— Begin Dataset content —

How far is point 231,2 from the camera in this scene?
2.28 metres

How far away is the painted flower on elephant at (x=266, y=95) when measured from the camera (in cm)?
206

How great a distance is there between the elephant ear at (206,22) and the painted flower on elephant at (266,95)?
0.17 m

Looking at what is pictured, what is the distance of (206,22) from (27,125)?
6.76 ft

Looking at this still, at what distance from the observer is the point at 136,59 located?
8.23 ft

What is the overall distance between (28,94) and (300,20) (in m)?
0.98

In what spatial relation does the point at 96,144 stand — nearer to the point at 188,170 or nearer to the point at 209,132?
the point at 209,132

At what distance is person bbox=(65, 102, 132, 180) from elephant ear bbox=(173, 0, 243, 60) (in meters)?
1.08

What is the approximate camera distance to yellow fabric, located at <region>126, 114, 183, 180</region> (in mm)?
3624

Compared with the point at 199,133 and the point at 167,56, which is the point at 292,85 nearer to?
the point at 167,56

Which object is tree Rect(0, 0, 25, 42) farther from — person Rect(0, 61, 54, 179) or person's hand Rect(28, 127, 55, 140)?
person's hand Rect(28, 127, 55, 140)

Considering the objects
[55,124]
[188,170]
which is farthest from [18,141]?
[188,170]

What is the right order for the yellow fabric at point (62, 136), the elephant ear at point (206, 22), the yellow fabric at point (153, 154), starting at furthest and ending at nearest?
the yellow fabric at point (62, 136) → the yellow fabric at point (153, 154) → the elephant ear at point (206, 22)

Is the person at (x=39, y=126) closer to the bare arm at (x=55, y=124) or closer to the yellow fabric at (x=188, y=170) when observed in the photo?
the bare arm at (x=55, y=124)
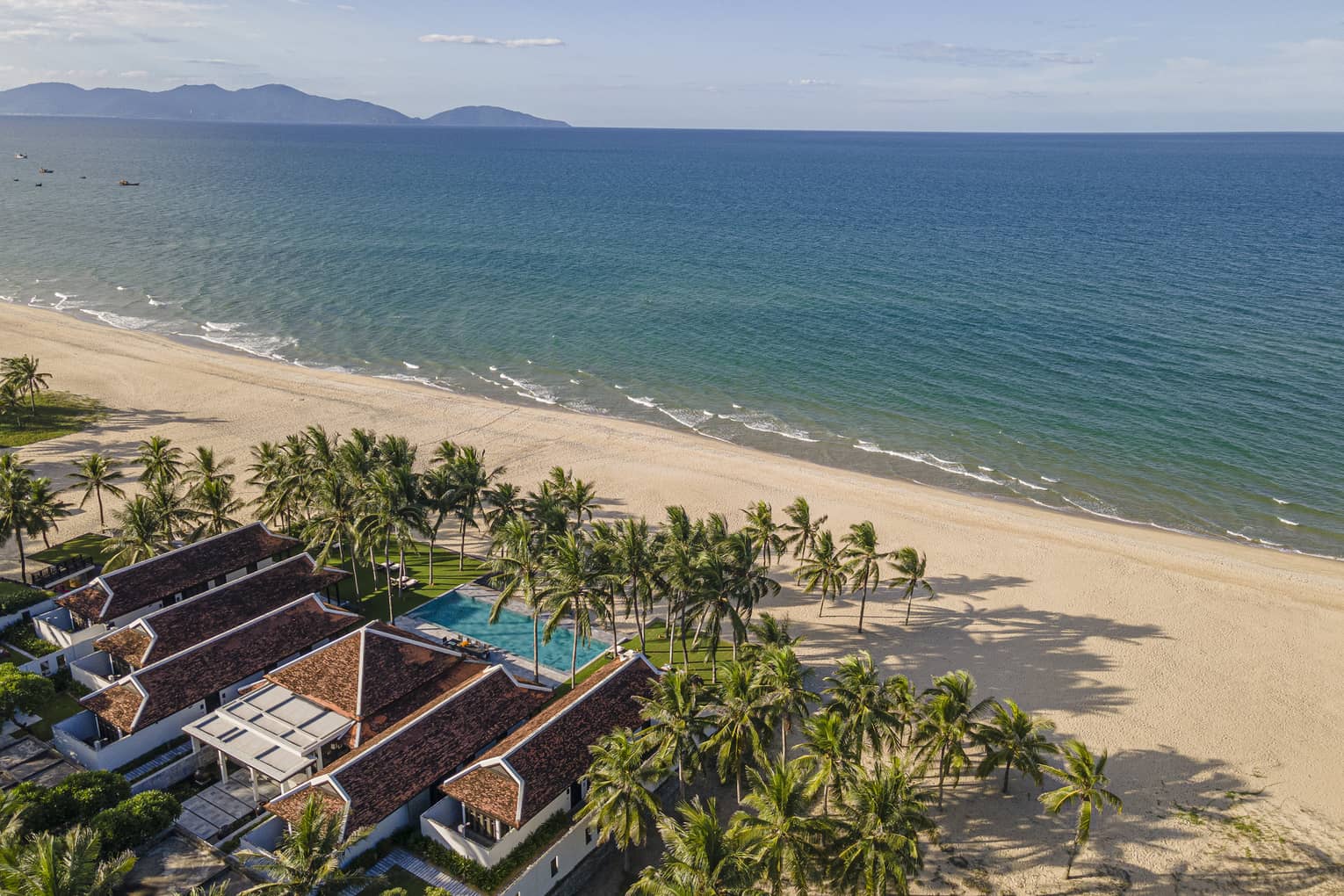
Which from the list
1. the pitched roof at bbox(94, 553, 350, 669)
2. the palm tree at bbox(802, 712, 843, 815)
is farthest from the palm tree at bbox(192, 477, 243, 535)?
the palm tree at bbox(802, 712, 843, 815)

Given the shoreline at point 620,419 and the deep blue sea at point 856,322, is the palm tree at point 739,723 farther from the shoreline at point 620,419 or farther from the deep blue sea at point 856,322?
the shoreline at point 620,419

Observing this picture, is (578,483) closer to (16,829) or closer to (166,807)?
(166,807)

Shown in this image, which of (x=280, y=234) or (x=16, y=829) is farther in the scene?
(x=280, y=234)

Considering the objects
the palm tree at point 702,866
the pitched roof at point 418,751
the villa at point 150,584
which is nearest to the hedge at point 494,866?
the pitched roof at point 418,751

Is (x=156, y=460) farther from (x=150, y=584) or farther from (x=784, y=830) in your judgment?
(x=784, y=830)

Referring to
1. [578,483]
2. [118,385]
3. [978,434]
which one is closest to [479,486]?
[578,483]

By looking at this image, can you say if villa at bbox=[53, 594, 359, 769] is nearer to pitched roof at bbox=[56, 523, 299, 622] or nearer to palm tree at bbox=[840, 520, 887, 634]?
pitched roof at bbox=[56, 523, 299, 622]
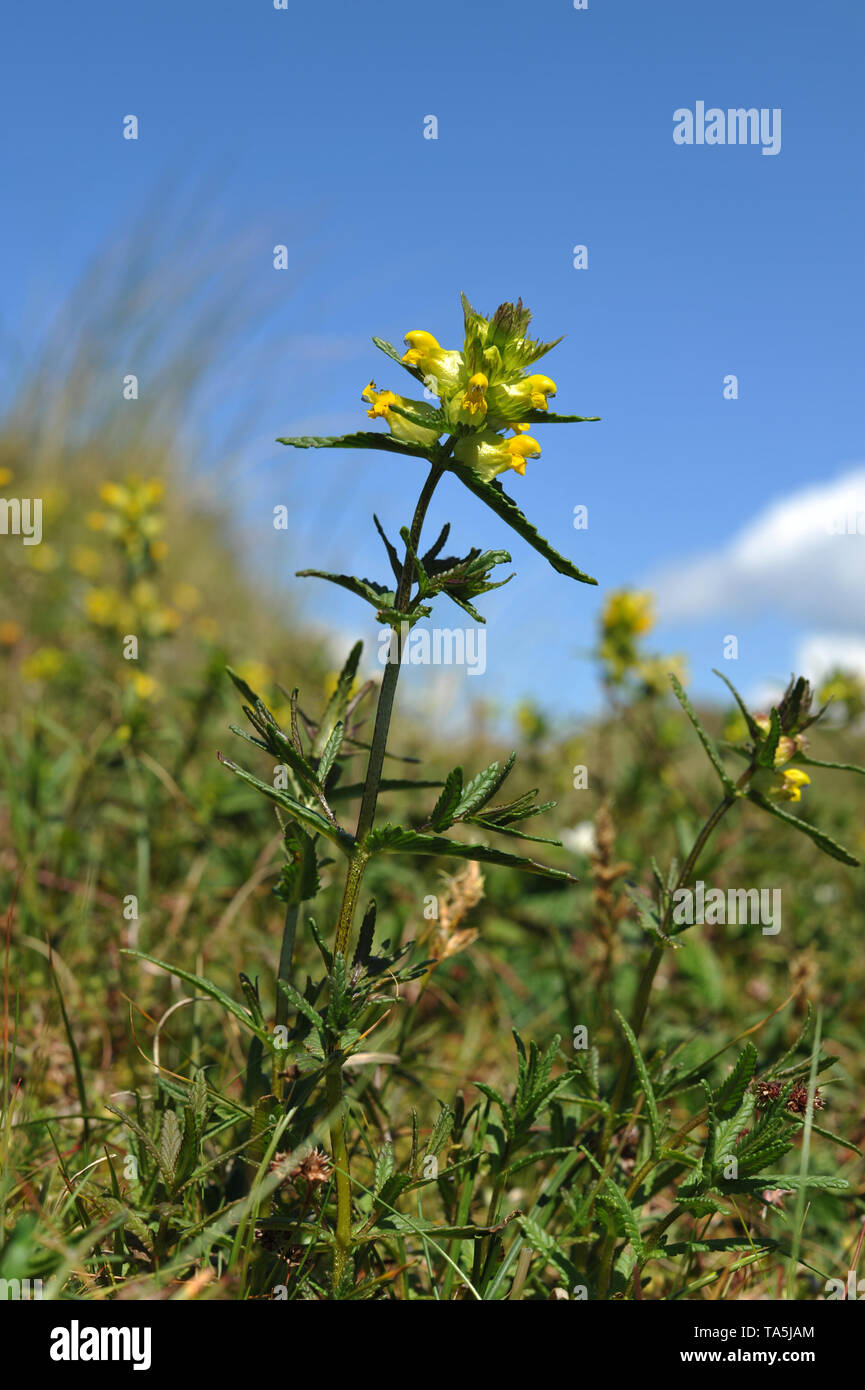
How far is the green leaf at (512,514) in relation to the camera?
1202mm

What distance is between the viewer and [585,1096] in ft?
5.49

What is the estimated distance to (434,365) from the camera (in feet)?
4.43

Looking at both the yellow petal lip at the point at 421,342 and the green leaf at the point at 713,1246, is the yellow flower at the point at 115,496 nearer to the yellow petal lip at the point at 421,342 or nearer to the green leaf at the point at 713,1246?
the yellow petal lip at the point at 421,342

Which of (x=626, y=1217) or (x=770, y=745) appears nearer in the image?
(x=626, y=1217)

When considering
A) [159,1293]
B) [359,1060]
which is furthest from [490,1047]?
[159,1293]

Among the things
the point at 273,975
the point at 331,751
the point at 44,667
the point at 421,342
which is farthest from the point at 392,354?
the point at 44,667

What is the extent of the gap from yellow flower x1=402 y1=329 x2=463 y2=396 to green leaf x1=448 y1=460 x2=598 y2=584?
0.12 meters

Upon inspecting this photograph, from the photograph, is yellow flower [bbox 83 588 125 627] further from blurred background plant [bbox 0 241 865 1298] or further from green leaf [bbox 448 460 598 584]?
green leaf [bbox 448 460 598 584]

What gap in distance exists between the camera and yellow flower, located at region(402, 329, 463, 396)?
1.34m

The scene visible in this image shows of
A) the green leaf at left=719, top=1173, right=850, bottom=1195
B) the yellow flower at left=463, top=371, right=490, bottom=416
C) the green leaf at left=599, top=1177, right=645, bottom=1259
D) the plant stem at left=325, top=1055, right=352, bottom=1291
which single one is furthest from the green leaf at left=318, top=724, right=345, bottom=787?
the green leaf at left=719, top=1173, right=850, bottom=1195

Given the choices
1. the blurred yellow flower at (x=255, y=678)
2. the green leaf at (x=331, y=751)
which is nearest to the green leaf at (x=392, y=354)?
the green leaf at (x=331, y=751)

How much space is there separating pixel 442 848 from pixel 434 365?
66 centimetres

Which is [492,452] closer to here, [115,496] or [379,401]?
[379,401]

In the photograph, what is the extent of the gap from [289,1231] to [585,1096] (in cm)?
53
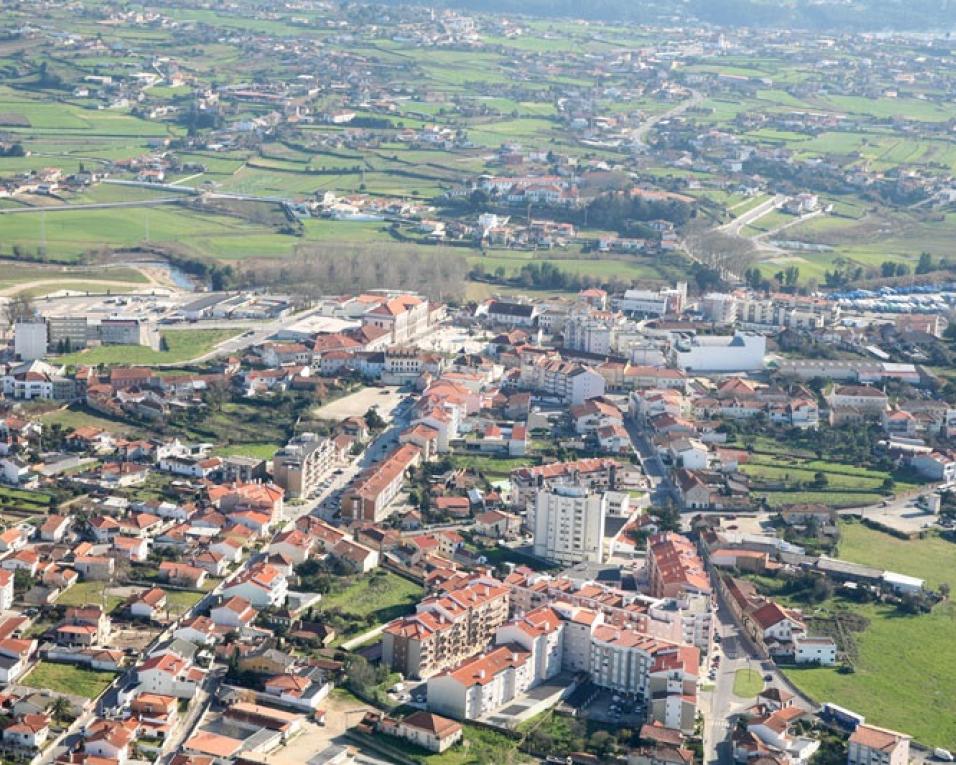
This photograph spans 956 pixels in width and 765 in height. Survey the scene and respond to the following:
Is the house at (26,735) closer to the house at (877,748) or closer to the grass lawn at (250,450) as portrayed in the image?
the house at (877,748)

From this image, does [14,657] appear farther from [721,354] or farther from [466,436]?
[721,354]

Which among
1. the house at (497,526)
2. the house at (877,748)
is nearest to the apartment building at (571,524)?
the house at (497,526)

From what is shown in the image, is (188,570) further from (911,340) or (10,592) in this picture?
(911,340)

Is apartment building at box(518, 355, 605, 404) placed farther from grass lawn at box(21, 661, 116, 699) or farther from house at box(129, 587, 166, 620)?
grass lawn at box(21, 661, 116, 699)

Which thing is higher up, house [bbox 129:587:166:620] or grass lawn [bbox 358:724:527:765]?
house [bbox 129:587:166:620]

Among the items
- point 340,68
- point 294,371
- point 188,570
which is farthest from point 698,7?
point 188,570

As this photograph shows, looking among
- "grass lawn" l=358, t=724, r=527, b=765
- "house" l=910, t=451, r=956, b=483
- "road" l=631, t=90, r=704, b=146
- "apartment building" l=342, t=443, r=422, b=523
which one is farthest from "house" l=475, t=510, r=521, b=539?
"road" l=631, t=90, r=704, b=146
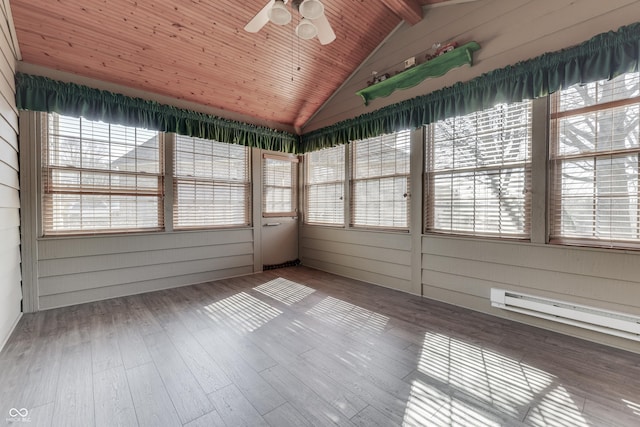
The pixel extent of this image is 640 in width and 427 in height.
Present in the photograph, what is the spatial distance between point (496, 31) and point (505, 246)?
2.32 meters

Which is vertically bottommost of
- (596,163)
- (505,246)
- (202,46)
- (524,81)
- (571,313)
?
(571,313)

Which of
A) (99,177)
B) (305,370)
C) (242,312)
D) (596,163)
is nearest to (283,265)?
(242,312)

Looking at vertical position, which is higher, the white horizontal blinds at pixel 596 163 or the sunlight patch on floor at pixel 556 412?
the white horizontal blinds at pixel 596 163

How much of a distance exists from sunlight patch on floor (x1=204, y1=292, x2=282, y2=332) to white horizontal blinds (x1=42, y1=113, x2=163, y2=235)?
5.37 feet

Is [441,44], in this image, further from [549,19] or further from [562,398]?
[562,398]

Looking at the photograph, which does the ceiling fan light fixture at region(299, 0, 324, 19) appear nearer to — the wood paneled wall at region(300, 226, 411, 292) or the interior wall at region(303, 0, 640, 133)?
the interior wall at region(303, 0, 640, 133)

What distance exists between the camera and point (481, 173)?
316 cm

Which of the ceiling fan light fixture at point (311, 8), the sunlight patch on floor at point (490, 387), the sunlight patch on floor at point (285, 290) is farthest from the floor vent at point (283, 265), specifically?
the ceiling fan light fixture at point (311, 8)

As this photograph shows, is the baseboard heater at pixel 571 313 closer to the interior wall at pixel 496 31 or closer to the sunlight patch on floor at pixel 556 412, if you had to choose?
the sunlight patch on floor at pixel 556 412

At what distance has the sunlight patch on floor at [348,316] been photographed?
2.81 m

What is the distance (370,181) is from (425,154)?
3.24 feet

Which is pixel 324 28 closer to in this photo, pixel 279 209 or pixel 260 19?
pixel 260 19

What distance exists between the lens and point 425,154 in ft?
11.9

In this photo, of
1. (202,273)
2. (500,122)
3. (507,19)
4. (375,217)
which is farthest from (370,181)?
(202,273)
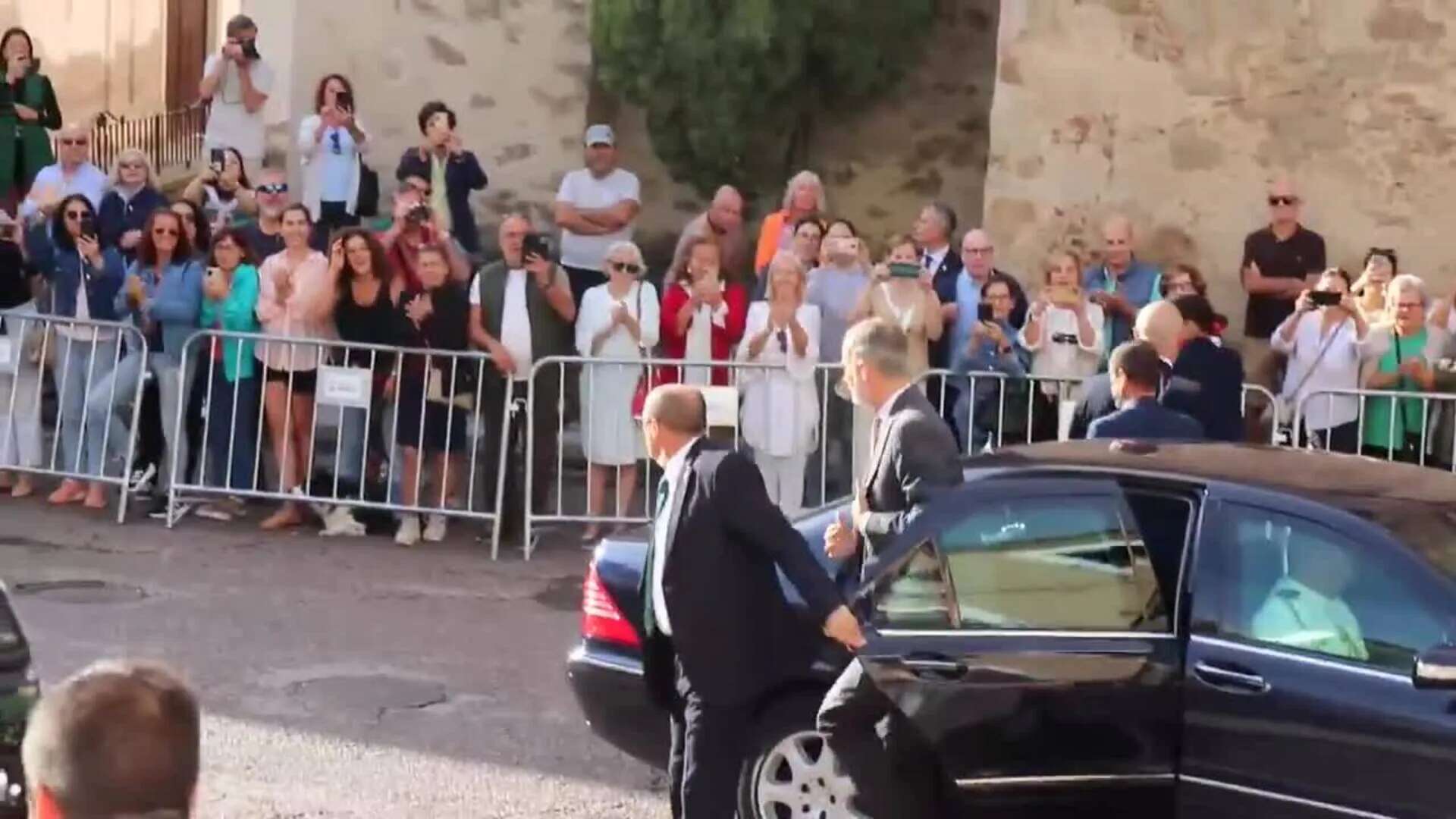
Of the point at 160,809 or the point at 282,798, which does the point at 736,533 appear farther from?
the point at 160,809

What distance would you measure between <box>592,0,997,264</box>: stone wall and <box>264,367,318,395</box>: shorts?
541 centimetres

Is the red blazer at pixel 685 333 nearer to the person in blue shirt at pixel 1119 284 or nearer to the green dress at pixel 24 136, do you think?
the person in blue shirt at pixel 1119 284

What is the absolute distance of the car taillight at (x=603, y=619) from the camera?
24.1 ft

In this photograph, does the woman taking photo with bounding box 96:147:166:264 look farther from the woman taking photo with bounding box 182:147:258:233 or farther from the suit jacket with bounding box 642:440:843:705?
the suit jacket with bounding box 642:440:843:705

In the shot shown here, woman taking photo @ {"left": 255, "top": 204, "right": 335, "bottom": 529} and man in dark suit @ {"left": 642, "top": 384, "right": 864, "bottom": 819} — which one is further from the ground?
woman taking photo @ {"left": 255, "top": 204, "right": 335, "bottom": 529}

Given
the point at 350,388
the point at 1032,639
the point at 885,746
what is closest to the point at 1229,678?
the point at 1032,639

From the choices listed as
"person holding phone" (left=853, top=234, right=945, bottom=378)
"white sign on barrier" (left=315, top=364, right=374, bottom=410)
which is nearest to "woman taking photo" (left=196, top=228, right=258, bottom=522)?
"white sign on barrier" (left=315, top=364, right=374, bottom=410)

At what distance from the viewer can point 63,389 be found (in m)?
12.4

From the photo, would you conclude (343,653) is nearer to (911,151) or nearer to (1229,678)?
(1229,678)

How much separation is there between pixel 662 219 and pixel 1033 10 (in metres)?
3.61

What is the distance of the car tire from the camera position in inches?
267

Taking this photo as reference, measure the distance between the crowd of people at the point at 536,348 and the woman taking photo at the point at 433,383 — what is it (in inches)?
0.5

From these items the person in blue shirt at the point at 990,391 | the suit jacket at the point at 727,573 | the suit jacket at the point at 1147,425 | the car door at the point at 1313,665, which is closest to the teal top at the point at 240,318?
the person in blue shirt at the point at 990,391

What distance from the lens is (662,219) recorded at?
17250 millimetres
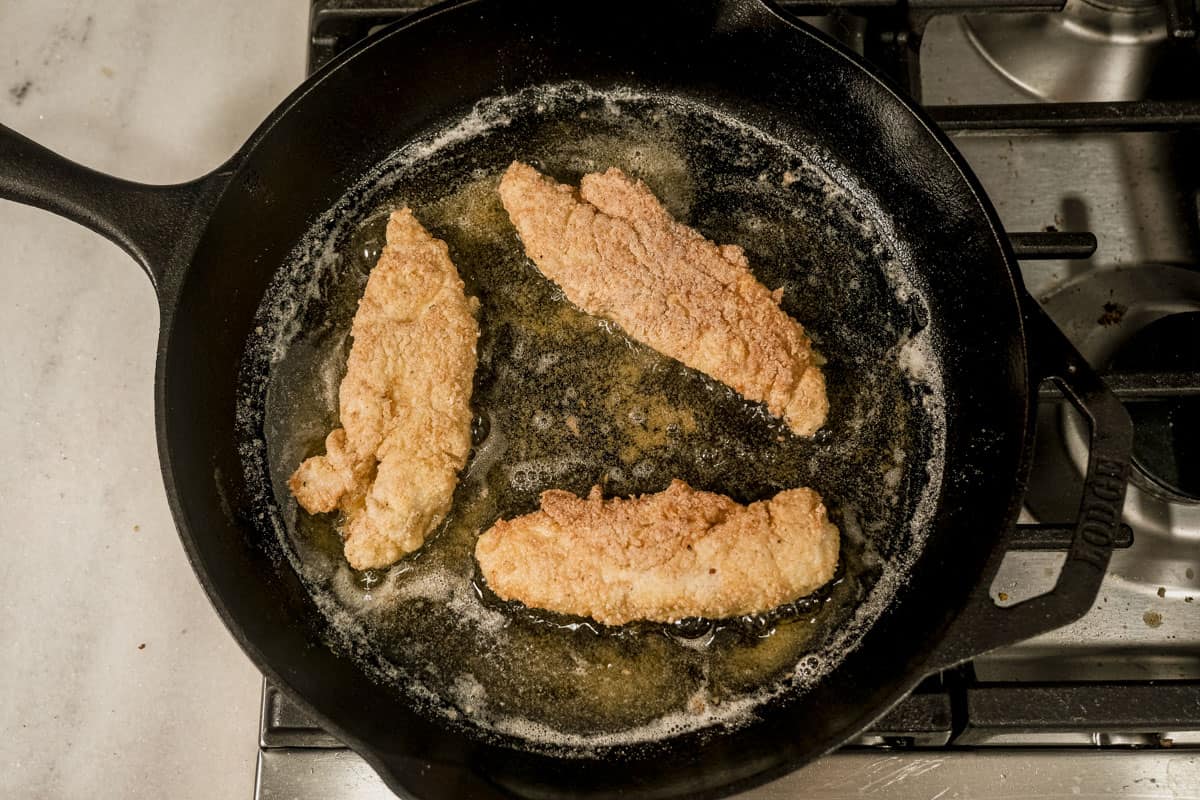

— End Dataset content —

→ **Aim of the task**
In the listing, rewrite the lines starting at "As this photograph shows, looking among" and ending at "which one is farthest", replacing "apartment building" with "office building" and leaving all else unchanged.

→ **Solution for this task**
As this photograph shows, looking among
- "grass lawn" l=358, t=724, r=527, b=765
- "house" l=910, t=451, r=956, b=483
- "road" l=631, t=90, r=704, b=146
- "office building" l=342, t=443, r=422, b=523
which one is farthest from "house" l=475, t=510, r=521, b=539?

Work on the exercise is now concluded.